A third and as of yet unrealised fast-track scheme is also planned to take the country up to the year 2020. Although the exact make up of the next phase of development has not been made public, PLN’s director for planning and technology, Nasri Sebayang, told the local press in November 2011 that the next instalment would focus on hydropower, comprising up to 5600 MW of new generation capacity by 2020.
OUTLOOK: Although the problems of declining domestic hydrocarbons production and increasing consumption will not ease Indonesia’s growing import requirements in the short term, the nation is taking strong measures to steady its course in the future. Commitments to diversify primary energy sources away from petroleum and into domestically abundant resources including coal and renewables will help in this effort, as will the exploitation of potentially vast gas fields in the medium and long term.

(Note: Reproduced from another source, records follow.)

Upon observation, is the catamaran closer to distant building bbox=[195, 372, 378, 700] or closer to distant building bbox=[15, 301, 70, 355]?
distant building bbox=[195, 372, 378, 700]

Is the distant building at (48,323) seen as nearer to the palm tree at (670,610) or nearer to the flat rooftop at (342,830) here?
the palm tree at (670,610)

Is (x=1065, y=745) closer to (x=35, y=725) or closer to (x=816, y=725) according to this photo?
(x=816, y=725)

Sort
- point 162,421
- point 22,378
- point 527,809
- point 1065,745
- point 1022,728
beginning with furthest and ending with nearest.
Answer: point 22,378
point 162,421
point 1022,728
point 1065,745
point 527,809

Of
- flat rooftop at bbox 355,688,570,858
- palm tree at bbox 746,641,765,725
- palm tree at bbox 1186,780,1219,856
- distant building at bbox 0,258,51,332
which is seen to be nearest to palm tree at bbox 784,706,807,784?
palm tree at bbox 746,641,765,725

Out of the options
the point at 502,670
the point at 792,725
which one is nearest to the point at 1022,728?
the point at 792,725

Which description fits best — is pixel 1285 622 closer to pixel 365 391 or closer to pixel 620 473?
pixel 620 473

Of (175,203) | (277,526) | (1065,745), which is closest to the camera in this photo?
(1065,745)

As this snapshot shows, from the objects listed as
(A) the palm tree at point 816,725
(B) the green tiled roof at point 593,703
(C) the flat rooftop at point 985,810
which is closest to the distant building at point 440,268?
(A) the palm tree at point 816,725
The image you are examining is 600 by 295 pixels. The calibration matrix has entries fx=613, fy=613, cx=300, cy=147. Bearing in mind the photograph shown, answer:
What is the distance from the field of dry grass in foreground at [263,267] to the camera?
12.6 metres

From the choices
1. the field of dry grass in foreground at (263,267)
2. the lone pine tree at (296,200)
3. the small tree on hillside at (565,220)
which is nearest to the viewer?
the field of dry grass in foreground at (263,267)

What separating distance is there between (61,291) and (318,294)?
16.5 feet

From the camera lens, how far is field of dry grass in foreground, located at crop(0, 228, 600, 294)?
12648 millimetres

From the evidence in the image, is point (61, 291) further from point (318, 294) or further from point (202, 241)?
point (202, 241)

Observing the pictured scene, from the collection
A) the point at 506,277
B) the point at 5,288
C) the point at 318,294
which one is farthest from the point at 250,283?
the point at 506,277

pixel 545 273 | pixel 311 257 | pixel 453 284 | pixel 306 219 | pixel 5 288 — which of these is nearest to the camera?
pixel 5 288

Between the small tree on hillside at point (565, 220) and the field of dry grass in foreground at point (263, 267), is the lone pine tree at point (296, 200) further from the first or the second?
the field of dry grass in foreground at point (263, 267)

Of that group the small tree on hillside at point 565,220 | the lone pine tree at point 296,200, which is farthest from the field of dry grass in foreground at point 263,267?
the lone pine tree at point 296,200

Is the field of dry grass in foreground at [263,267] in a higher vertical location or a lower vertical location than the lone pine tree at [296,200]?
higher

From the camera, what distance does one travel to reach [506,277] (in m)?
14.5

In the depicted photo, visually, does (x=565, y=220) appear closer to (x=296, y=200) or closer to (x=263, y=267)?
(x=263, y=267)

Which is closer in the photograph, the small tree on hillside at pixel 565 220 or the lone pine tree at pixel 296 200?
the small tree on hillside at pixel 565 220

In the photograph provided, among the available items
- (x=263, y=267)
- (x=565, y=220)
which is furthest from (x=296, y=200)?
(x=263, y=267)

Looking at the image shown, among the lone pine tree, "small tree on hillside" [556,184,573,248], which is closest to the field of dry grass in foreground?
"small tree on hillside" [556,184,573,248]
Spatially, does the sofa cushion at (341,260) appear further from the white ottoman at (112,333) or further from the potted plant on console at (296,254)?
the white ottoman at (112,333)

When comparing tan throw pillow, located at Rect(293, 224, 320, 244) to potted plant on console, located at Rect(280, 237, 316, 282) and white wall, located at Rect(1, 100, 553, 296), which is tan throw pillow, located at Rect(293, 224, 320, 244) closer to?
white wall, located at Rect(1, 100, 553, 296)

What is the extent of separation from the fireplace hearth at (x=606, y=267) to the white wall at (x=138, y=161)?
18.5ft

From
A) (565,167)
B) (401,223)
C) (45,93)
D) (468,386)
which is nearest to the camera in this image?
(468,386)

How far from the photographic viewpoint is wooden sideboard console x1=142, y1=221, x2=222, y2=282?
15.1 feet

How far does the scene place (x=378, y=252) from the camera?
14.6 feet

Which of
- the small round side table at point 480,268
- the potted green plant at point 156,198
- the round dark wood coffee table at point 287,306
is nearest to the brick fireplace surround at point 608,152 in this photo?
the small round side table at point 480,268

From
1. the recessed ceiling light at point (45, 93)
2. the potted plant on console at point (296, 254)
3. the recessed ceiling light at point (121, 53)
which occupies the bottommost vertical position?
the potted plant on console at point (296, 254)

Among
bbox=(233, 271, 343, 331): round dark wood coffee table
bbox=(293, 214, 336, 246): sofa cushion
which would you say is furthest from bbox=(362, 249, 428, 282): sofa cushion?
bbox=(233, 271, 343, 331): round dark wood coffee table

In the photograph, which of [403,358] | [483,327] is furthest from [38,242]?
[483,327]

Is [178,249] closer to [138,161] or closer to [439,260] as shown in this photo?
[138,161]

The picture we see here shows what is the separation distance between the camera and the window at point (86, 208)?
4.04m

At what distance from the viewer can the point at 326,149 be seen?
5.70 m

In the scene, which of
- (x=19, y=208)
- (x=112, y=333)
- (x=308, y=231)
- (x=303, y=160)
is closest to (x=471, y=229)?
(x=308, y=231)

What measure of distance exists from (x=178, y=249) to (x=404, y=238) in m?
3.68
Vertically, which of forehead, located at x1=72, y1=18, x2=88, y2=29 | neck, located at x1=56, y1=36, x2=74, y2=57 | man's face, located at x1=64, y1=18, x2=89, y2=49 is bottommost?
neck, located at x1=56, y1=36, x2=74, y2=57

The country’s electricity sector is in for rapid expansion over the next 10 years, which will also provide ample opportunities for private investment, particularly in the areas of renewable energy. Indeed, many industry players see private sector participation as key for the future success of the sector. “Local banks cannot provide the long-term capital necessary for large-scale infrastructure projects,” Kian Min Low, the president-director of East Java-based Paiton Energy, told OBG. “As a result international financing is required, but without adequate government guarantees that can be extremely difficult to obtain.” The government is working to clarify its regulatory framework, and it is hoped that these proceedings will result in a more stable climate for investment.